Patient Outcome Analysis — Discharge Disposition

Patient Outcome Analysis — Discharge Disposition

Discharge disposition (where a patient goes after leaving hospital) is the primary outcome metric for quality reporting. This lesson analyses disposition distribution, LOS by outcome, and ICU admission rates by diagnosis.
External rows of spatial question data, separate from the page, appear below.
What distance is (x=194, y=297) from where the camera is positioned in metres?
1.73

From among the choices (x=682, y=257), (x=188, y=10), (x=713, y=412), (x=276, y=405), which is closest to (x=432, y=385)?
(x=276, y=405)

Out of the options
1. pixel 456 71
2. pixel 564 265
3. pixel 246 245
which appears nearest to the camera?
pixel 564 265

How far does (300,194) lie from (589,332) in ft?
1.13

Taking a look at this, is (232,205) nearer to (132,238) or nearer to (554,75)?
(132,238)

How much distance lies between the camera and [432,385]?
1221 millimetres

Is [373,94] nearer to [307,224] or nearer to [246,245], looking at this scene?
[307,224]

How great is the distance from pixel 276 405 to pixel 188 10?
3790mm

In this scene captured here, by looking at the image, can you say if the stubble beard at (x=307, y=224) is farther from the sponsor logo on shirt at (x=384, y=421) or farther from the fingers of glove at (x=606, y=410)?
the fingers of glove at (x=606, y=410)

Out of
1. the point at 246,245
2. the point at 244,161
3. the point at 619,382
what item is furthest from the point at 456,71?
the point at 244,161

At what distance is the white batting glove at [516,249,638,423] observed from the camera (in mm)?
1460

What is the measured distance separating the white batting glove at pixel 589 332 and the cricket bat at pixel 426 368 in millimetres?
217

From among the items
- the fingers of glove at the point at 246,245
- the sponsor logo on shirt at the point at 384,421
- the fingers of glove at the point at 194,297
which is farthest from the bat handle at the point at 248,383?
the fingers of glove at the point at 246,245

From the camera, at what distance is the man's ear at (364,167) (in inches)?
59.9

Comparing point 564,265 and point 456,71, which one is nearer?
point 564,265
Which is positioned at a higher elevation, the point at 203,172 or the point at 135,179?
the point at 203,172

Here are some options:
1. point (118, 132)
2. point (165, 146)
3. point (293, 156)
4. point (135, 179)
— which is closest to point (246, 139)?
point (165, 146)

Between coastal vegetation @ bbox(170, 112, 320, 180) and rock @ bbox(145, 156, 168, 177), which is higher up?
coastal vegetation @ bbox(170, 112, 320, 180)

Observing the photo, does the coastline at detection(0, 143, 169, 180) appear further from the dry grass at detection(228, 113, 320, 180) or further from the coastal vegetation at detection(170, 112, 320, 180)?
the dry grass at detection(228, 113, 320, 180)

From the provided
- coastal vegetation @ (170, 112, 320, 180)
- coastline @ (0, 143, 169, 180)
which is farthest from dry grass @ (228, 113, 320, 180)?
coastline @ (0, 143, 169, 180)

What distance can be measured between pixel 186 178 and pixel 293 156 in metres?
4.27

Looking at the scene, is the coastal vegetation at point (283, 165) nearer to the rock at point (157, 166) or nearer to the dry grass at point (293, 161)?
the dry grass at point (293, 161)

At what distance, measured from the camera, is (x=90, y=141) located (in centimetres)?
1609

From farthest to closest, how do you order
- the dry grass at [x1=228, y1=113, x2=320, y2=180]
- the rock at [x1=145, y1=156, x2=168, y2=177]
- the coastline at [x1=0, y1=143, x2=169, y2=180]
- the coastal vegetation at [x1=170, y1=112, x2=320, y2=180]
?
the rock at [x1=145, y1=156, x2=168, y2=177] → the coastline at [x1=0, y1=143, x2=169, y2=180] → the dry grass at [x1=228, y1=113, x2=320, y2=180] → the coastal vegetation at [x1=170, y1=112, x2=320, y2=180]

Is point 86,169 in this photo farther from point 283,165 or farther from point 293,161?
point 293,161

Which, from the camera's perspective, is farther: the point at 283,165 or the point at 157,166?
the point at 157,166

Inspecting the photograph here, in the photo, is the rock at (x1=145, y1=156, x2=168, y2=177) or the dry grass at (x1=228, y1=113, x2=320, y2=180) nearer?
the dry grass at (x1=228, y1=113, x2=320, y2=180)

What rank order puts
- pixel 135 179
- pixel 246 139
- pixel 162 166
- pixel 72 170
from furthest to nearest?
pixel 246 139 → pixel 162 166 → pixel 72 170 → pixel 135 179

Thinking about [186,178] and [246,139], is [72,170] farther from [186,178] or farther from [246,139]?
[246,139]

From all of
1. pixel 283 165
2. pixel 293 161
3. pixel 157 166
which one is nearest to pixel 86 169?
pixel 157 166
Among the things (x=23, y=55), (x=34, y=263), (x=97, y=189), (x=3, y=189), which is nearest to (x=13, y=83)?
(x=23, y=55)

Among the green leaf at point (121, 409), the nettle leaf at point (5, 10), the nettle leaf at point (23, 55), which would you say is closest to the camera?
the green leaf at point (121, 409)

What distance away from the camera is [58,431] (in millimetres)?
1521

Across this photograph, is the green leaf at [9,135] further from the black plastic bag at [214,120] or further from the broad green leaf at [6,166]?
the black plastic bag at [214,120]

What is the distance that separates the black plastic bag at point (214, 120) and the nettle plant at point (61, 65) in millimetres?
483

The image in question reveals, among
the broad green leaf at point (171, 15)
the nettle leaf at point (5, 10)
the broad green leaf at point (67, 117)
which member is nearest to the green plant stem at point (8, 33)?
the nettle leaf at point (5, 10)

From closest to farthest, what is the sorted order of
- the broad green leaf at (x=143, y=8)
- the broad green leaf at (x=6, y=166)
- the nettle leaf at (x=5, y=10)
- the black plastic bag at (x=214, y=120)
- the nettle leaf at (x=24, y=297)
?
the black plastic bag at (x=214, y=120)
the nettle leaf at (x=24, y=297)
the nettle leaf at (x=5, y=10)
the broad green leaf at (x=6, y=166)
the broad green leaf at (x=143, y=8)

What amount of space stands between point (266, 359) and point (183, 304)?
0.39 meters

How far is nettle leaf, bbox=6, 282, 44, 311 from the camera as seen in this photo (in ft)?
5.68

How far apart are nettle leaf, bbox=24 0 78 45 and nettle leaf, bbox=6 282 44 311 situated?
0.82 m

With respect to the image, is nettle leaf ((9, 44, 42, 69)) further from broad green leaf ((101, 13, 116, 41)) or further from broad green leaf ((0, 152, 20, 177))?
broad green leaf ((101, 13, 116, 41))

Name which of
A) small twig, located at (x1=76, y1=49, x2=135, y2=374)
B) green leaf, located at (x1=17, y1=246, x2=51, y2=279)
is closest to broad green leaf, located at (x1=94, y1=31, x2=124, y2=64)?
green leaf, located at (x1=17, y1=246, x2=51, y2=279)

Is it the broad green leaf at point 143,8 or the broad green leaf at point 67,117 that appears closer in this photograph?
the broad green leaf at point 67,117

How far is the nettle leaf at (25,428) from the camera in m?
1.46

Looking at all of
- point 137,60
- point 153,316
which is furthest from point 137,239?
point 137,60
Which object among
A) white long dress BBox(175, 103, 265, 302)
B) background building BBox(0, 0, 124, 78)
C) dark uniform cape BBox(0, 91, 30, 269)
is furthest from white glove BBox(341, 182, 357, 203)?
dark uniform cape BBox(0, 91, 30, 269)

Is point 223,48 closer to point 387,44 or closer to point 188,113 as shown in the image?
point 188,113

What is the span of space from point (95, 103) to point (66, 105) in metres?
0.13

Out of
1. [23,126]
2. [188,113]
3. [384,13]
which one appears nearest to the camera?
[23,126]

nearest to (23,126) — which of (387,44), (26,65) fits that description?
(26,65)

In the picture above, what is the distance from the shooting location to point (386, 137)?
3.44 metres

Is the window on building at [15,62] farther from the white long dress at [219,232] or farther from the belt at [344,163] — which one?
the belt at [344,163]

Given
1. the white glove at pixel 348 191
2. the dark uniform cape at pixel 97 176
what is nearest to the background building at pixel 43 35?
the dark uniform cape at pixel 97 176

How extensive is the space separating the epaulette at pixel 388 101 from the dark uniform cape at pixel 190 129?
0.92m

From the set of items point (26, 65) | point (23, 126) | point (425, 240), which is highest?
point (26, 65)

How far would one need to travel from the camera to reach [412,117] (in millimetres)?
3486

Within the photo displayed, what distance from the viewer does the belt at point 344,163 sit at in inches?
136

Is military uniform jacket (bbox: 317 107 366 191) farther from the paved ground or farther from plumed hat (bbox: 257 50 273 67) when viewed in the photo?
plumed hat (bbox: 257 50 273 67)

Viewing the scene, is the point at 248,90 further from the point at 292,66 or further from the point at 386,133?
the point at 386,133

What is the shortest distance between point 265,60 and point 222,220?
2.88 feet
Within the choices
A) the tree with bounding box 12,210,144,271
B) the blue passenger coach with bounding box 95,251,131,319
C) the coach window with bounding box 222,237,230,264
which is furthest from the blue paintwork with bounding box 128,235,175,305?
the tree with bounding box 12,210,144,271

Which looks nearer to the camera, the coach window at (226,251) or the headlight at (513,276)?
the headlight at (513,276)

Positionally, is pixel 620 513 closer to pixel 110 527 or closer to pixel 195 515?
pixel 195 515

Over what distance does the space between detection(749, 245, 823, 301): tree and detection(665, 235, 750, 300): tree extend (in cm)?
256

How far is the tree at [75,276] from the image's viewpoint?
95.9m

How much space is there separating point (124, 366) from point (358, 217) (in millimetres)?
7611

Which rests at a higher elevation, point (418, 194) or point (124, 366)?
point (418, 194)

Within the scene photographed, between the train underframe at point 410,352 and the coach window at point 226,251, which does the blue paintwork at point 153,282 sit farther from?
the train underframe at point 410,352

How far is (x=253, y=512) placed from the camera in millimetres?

1. Discharge Disposition Distribution

SELECT
    COALESCE(discharge_disposition, 'Still Admitted') AS disposition,
    COUNT(*)                                           AS count,
    ROUND((100.0 * COUNT(*) / SUM(COUNT(*)) OVER ())::NUMERIC, 1) AS pct_of_all
FROM hc_admissions
GROUP BY discharge_disposition
ORDER BY count DESC;

What This Returns

disposition    | count | pct_of_all
---------------+-------+-----------
Home           |   126 |       18.0
Rehab          |   126 |       18.0
SNF            |   126 |       18.0
Expired        |   126 |       18.0
AMA            |   126 |       18.0
Still Admitted |    70 |       10.0

2. Length of Stay by Discharge Outcome

Outcomes with longer LOS indicate more complex or deteriorating cases:

SELECT
    discharge_disposition,
    COUNT(*)                                               AS discharges,
    ROUND((AVG(
        EXTRACT(EPOCH FROM (discharged_at - admitted_at)) / 86400
    ))::NUMERIC, 1)                                                  AS avg_los_days,
    ROUND(PERCENTILE_CONT(0.5) WITHIN GROUP (
        ORDER BY EXTRACT(EPOCH FROM (discharged_at - admitted_at)) / 86400
    )::NUMERIC, 1)                                         AS median_los_days
FROM hc_admissions
WHERE discharged_at IS NOT NULL
GROUP BY discharge_disposition
ORDER BY avg_los_days DESC;

3. ICU Admission Rates by Diagnosis

Which primary diagnoses most often result in ICU placement?

SELECT
    d.icd_code,
    d.description,
    COUNT(DISTINCT a.id)                                    AS total_admissions,
    COUNT(DISTINCT a.id) FILTER (WHERE w.type = 'Intensive Care') AS icu_admissions,
    ROUND((100.0 *
        COUNT(DISTINCT a.id) FILTER (WHERE w.type = 'Intensive Care')
        / NULLIF(COUNT(DISTINCT a.id), 0))::NUMERIC, 1)              AS icu_rate_pct
FROM hc_diagnoses d
JOIN hc_admissions a ON a.id = d.admission_id
JOIN hc_wards w      ON w.id = a.ward_id
WHERE d.is_primary = true
GROUP BY d.icd_code, d.description
HAVING COUNT(DISTINCT a.id) >= 5
ORDER BY icu_rate_pct DESC;

4. Mortality Rate by Ward

Expired disposition = in-hospital death:

SELECT
    w.name,
    COUNT(a.id) FILTER (WHERE a.discharged_at IS NOT NULL)                AS total_discharges,
    COUNT(a.id) FILTER (WHERE a.discharge_disposition = 'Expired')        AS deaths,
    ROUND((100.0 *
        COUNT(a.id) FILTER (WHERE a.discharge_disposition = 'Expired')
        / NULLIF(COUNT(a.id) FILTER (WHERE a.discharged_at IS NOT NULL), 0))::NUMERIC, 1)                                                                    AS mortality_rate_pct
FROM hc_admissions a
JOIN hc_wards w ON w.id = a.ward_id
GROUP BY w.name
ORDER BY mortality_rate_pct DESC;

5. Against Medical Advice (AMA) Discharges — Risk Profile

AMA discharges are associated with higher readmission risk. Profile these patients:

SELECT
    p.insurance_type,
    COUNT(a.id)                          AS ama_discharges,
    ROUND((AVG(
        EXTRACT(EPOCH FROM (a.discharged_at - a.admitted_at)) / 86400
    ))::NUMERIC, 1)                                AS avg_los_before_ama,
    ROUND((AVG(
        DATE_PART('year', AGE(p.dob))
    ))::NUMERIC, 0)                                AS avg_patient_age
FROM hc_admissions a
JOIN hc_patients p ON p.id = a.patient_id
WHERE a.discharge_disposition = 'AMA'
GROUP BY p.insurance_type
ORDER BY ama_discharges DESC;

Key Takeaway

SUM(COUNT(*)) OVER () computes a grand total across all rows in the result set — this is how you calculate percentages within a single query without a subquery. Combining FILTER (WHERE condition) with window functions (OVER ()) enables multi-metric pivoting in a single scan, which is dramatically more efficient than multiple joins to the same table.